Run MapReduce jobs on Hadoop or Amazon Web Services
http://packages.python.org/mrjob/
Other
2.61k stars 587 forks source link

Number of mappers on a single-node cluster #905

Closed andr0s closed 9 years ago

andr0s commented 10 years ago

Using Cloudera Manager 5 with Yarn 2 and a powerful instance from Digital Ocean with 12 cores. This is a simple 1-node cluster. But it should work relatively fast because it has a lot of RAM and CPUs and SSD.

Executing job like that: python script.py -r hadoop --jobconf mapred.map.tasks=10 input_file.gz > output_file.

After the source file (a big gzip archive created by cat "somefile" | gzip -c > input_file.gz) has been pushed into DFS, I see that the server load is still really low, and cores are doing nothing. I see only 1 python process there, in htop, running my script with --step-num 0 --mapper arguments.

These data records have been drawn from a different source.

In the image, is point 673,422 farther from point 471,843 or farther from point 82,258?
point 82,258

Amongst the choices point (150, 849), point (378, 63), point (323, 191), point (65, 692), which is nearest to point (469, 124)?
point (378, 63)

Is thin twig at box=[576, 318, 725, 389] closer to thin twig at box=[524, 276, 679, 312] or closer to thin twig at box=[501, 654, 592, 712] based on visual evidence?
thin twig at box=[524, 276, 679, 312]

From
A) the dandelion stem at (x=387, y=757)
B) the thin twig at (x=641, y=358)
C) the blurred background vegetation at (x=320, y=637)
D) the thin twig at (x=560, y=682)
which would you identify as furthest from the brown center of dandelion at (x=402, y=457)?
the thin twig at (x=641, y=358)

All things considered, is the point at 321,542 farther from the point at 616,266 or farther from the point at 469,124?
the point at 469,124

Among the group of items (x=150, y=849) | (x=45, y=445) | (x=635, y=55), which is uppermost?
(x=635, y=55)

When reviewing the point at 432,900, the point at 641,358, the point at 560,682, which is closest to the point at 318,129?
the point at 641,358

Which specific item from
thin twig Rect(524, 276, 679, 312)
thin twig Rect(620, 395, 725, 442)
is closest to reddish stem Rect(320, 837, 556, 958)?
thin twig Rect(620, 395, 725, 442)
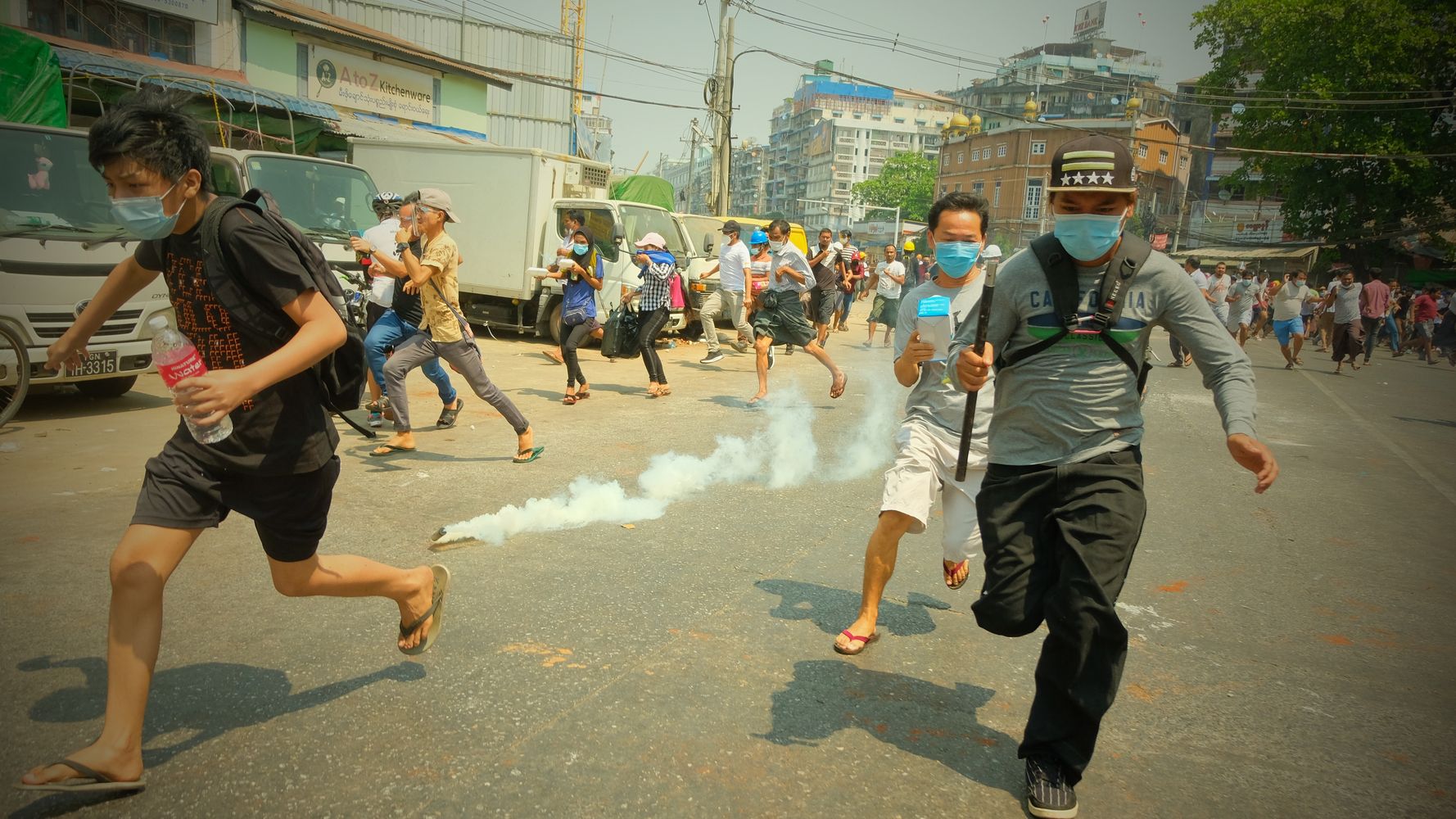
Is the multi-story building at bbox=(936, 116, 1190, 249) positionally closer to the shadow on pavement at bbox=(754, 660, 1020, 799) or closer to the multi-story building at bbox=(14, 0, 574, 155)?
the multi-story building at bbox=(14, 0, 574, 155)

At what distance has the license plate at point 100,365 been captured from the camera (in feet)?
23.3

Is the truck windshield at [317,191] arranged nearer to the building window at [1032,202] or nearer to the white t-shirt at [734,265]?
the white t-shirt at [734,265]

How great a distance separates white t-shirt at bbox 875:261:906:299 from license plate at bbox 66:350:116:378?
37.1 ft

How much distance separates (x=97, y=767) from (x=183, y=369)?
3.39 ft

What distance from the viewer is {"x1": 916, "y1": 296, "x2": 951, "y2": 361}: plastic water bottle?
3.01 meters

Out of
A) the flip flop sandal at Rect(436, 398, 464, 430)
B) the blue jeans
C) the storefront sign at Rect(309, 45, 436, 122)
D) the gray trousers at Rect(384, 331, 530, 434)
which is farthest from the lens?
the storefront sign at Rect(309, 45, 436, 122)

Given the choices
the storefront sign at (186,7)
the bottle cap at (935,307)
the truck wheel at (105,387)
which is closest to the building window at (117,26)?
the storefront sign at (186,7)

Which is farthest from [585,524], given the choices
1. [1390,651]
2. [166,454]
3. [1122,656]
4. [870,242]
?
[870,242]

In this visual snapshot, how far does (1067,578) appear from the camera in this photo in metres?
2.57

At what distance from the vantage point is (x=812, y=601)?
4238mm

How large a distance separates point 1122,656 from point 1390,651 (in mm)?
2455

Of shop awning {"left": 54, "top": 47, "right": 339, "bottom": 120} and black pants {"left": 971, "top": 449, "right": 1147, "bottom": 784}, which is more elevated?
shop awning {"left": 54, "top": 47, "right": 339, "bottom": 120}

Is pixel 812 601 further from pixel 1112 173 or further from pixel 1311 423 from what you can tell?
pixel 1311 423

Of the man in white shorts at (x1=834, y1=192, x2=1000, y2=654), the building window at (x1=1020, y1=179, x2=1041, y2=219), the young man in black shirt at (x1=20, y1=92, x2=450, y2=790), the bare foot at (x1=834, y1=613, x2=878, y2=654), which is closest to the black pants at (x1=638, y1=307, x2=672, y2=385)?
the man in white shorts at (x1=834, y1=192, x2=1000, y2=654)
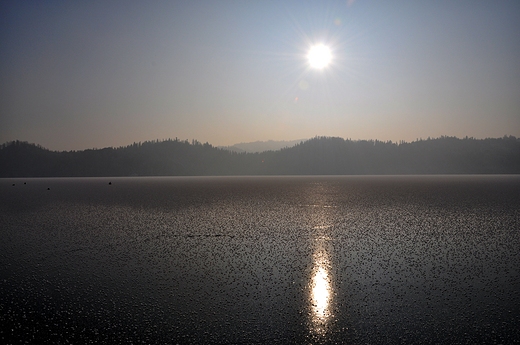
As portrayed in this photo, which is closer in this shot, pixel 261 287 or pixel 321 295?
pixel 321 295

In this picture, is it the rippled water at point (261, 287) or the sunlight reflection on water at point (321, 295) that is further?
the sunlight reflection on water at point (321, 295)

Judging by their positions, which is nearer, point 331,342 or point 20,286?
point 331,342

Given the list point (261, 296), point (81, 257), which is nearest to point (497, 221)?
point (261, 296)

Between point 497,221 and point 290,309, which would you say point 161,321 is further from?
point 497,221

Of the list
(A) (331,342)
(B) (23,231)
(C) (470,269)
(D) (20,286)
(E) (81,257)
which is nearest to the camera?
(A) (331,342)

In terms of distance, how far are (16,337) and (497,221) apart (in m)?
53.4

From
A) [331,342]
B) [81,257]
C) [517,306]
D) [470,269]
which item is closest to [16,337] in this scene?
[331,342]

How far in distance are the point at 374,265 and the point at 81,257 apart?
76.0ft

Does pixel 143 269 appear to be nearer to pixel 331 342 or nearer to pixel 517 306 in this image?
pixel 331 342

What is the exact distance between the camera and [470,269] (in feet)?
75.1

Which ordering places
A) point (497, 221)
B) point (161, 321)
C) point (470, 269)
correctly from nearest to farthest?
point (161, 321) → point (470, 269) → point (497, 221)

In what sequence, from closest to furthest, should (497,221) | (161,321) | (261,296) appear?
(161,321) → (261,296) → (497,221)

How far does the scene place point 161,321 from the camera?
48.7 feet

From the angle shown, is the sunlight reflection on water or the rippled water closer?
the rippled water
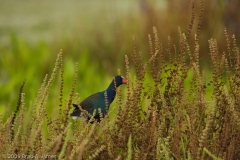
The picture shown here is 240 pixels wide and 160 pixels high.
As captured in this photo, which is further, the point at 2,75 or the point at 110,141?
the point at 2,75

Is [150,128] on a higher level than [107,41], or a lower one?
lower

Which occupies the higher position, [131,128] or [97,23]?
[97,23]

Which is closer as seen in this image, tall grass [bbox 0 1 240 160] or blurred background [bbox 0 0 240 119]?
tall grass [bbox 0 1 240 160]

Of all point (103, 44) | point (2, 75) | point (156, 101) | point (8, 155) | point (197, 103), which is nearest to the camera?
point (8, 155)

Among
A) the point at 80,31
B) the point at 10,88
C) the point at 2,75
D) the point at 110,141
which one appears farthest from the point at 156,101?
the point at 80,31

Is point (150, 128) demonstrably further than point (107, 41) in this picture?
No

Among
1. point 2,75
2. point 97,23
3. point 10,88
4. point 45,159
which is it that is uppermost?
point 97,23

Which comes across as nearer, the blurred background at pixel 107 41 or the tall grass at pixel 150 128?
the tall grass at pixel 150 128

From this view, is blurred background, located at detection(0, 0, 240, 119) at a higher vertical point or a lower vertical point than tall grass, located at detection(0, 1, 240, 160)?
higher

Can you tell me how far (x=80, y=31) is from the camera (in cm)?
743

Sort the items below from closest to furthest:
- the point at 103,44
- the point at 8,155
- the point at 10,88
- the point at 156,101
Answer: the point at 8,155
the point at 156,101
the point at 10,88
the point at 103,44

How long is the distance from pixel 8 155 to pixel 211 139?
2.85ft

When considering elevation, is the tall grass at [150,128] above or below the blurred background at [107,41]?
below

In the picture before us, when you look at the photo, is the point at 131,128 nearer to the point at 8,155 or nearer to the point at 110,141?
the point at 110,141
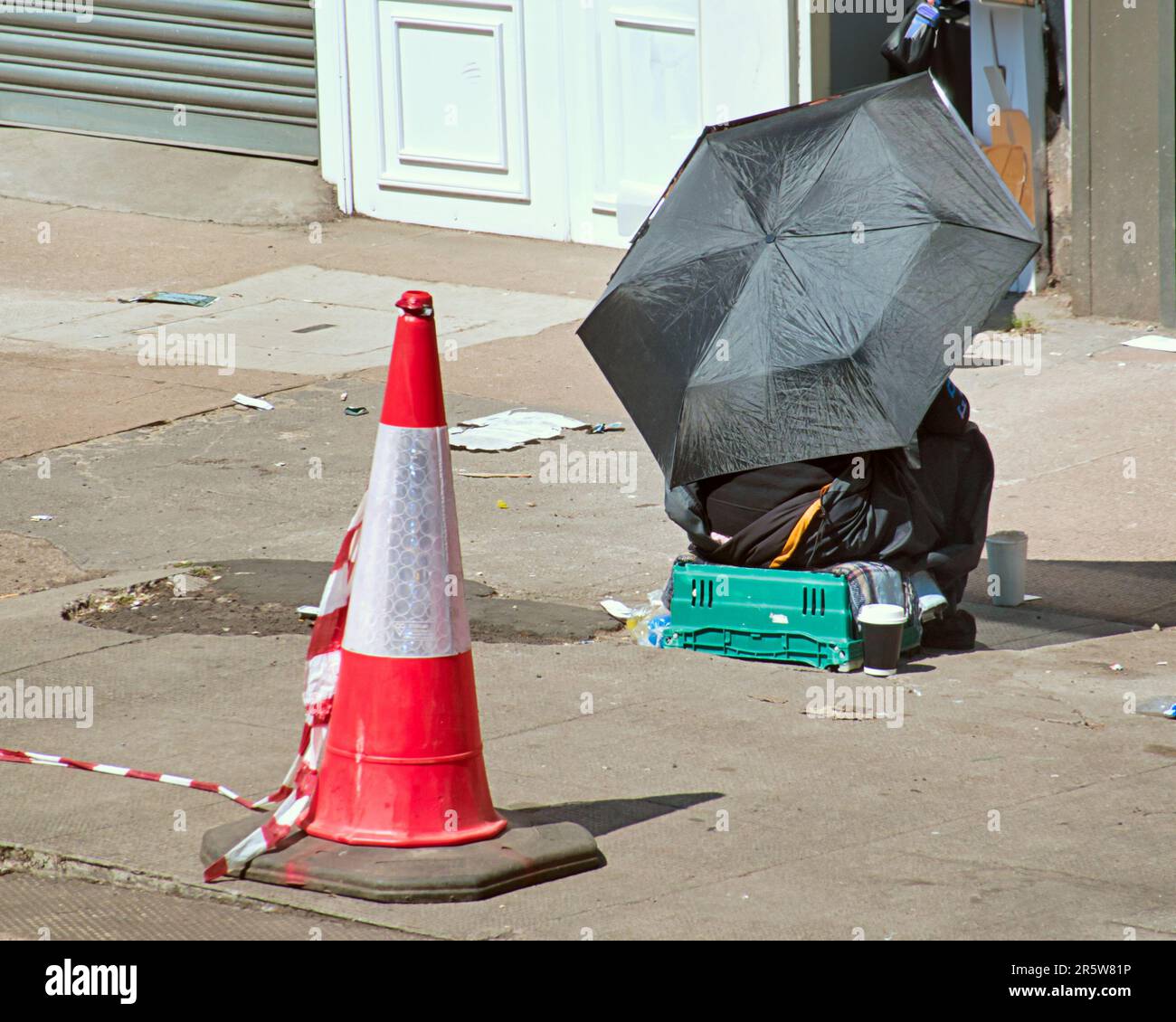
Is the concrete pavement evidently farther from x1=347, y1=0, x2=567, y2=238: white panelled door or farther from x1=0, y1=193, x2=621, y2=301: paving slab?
x1=347, y1=0, x2=567, y2=238: white panelled door

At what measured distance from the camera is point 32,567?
7.61 meters

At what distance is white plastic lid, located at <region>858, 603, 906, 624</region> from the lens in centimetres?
602

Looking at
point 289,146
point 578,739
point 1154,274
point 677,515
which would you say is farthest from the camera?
point 289,146

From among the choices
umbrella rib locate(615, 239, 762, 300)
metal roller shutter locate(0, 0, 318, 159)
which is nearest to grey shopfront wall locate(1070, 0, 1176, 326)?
umbrella rib locate(615, 239, 762, 300)

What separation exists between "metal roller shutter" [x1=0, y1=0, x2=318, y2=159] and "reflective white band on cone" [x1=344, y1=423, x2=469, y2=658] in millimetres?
9857

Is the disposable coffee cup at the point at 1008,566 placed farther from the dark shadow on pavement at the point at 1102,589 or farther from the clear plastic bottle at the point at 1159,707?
the clear plastic bottle at the point at 1159,707

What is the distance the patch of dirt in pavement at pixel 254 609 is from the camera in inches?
265

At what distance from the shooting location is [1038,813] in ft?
16.2

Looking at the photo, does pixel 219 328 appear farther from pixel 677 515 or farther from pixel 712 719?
pixel 712 719

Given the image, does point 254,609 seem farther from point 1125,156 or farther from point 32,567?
point 1125,156

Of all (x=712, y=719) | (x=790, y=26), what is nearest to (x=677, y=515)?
Answer: (x=712, y=719)

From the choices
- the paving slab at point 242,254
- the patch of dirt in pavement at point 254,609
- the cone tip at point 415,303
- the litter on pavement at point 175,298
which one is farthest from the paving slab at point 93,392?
the cone tip at point 415,303

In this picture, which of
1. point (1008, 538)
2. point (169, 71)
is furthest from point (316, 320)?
point (1008, 538)

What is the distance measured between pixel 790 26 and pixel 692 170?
5474 millimetres
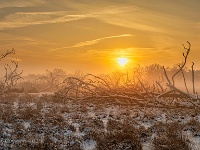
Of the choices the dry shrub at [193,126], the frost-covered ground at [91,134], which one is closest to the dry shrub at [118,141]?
the frost-covered ground at [91,134]

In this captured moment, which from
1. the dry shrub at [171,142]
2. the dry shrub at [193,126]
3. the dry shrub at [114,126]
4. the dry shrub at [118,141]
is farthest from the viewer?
the dry shrub at [114,126]

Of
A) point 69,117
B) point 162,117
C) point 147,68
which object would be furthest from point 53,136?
point 147,68

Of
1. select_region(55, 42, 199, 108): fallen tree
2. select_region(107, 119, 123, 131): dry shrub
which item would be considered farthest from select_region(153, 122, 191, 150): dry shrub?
select_region(107, 119, 123, 131): dry shrub

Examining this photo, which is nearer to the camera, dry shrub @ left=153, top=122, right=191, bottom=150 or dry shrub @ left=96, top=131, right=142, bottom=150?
dry shrub @ left=153, top=122, right=191, bottom=150

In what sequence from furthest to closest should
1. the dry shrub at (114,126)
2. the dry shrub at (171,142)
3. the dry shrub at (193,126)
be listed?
the dry shrub at (114,126)
the dry shrub at (193,126)
the dry shrub at (171,142)

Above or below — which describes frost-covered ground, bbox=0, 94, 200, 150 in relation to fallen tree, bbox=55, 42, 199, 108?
below

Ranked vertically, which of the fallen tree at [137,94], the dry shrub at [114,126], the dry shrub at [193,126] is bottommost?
the dry shrub at [193,126]

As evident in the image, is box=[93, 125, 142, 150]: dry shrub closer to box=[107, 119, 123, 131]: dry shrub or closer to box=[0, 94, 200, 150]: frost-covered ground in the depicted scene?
box=[0, 94, 200, 150]: frost-covered ground

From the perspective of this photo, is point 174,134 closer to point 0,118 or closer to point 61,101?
point 0,118

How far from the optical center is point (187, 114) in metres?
14.3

Isn't that extremely inefficient? How to, finally, run many mappers on 1 node?

andr0s commented 10 years ago

Update. I have tried with a plain-text source file instead of GZIP one. Same thing - only one mapper running =(

tarnfeld commented 10 years ago

This is due to the gzip compression format not being splittable. The format does not allow you to seek to an arbitrary byte offset and start reading/decompressing - unfortunately - and this is exactly what Hadoop needs.

If you want to use a compression format that does support splitting, check out Snappy or LZO. If you use LZO you'll need to use the custom input format provided by that library, as well as index the files so Hadoop knows where it's able to split.

coyotemarin commented 9 years ago

Huh, how big is your file? Hadoop may have decided it's not worth the trouble to split it, and it'd rather leave those mappers/reducers ready for the next job.

I believe there's s jobconf that allows you to reduce the split size.